Questions
(1) In the post about history myths, where does the writer hear these claims?
(2) Decide whether each statement agrees with the post about history myths, answering yes or no and quoting the words of the post that settle it: (a) The writer accepts that people in the past were much shorter. (b) The writer seldom hears these claims. (c) The writer hides behind the camera.
(3) Carry on the post about history myths after its final line.
━━━ Selected text
Not a listhp. One of those bad portmanteau words. Little things in history, any period, 'common knowledge', that really piss you off to an essentially unreasonable extent. Personal bugbears: They were shorter back then. They really F weren't, mostly, certainly not to the extent implied. There are good reasons for lower doorways and smaller beds. OK? They never drank water. Gah! FFS. Etc. People in the past didn't wash. No, they all wandered about with needlessly rotting itching groins etc. because a bit of water was obviously too hard to obtain. I hear all of these on a regular basis while mooching around old sites, overhearing guides etc. I hide behind the camera so they can't see my face... mostly. Yours? (It's in the Barracks, just because.)
━━━━━━
━━━ Information provided
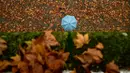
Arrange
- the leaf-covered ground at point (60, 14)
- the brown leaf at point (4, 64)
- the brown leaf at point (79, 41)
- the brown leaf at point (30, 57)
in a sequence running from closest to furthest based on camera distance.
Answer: the brown leaf at point (30, 57) < the brown leaf at point (4, 64) < the brown leaf at point (79, 41) < the leaf-covered ground at point (60, 14)

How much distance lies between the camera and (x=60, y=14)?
9.38 m

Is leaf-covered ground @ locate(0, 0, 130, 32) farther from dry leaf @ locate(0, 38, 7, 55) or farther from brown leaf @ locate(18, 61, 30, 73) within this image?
brown leaf @ locate(18, 61, 30, 73)

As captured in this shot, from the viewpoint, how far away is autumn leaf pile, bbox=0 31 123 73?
397 centimetres

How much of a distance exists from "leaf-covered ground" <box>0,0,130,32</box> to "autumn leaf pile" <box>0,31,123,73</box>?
178 inches

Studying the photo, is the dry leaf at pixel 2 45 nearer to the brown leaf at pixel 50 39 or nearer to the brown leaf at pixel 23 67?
the brown leaf at pixel 23 67

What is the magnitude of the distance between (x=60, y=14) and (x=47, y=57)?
5.49m

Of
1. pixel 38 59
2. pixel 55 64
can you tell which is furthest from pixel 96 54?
pixel 38 59

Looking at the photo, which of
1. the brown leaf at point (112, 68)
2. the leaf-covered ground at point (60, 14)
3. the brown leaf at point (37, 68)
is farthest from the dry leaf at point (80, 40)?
the leaf-covered ground at point (60, 14)

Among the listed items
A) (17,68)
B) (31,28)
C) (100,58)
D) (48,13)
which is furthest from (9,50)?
(48,13)

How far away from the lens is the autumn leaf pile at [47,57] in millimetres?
3971

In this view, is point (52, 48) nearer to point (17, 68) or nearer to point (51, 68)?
point (51, 68)

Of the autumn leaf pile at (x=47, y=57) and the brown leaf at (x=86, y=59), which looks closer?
the autumn leaf pile at (x=47, y=57)

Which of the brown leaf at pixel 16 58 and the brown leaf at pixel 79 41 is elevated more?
the brown leaf at pixel 79 41

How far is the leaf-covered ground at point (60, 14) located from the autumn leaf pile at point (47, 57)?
4524 mm
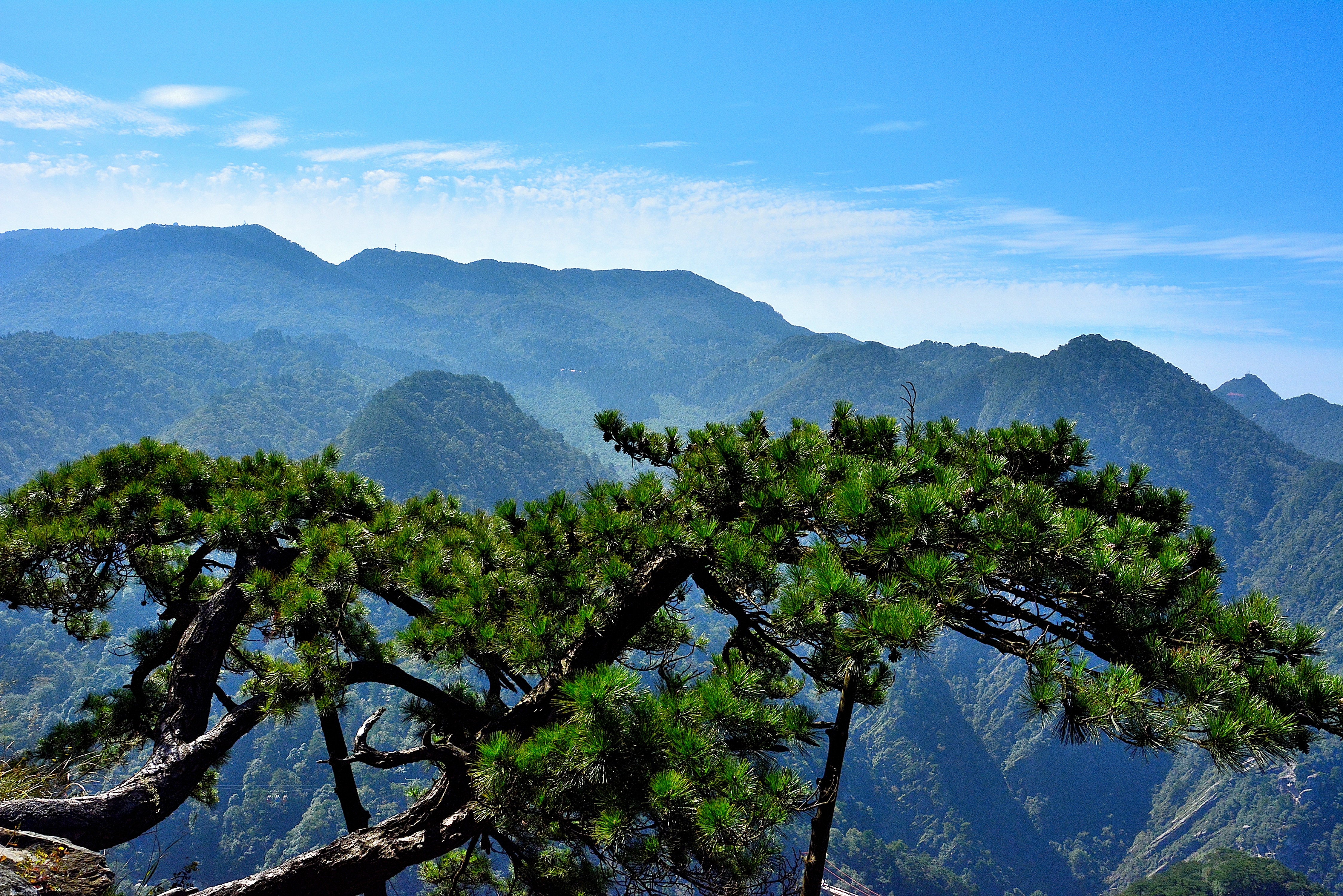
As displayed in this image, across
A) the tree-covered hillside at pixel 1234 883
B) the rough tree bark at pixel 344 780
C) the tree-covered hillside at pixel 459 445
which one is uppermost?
━━━━━━
Results by task
(1) While mooching around old sites, overhearing guides.

(2)
(a) No: "They really F weren't, mostly, certainly not to the extent implied."
(b) No: "I hear all of these on a regular basis"
(c) Yes: "I hide behind the camera so they can't see my face... mostly."

(3)
That people in the past mostly died at much younger ages than people today. The average life expectancy was hideously low because of epic infant mortality prior to modern medicine, but three-score-years-and-ten wasn't some preposterous fantasy for most. See here for much more detail: Did Ancient People Die Young?
Most pirates did not wear eyepatches because they had lost eyes in battle (or to look cool)! See here for the highly probable reason: Why Did Pirates Wear Eye Patches?
..and of course "Churchill knew Coventry was going to be Blitzed" - I have spent many hours on F-Book arguing with the hard-of-thinking on this one.
GIs throwing an empty M1 clip on the ground so that Germans would poke their heads up. I was shouting at the TV when Dr WIlliam Atwater trotted that one out again
Fully armoured soldiers couldn't move easily. What, precisely, would be the F-ing point of that? Grrr.
Got around to this video from a few years back. Couple of proper nerds digging in over a drink. Very very good on assorted Firearms bullshit. Nudges towards the printed origin of 'Garand ping' arsery in first myth.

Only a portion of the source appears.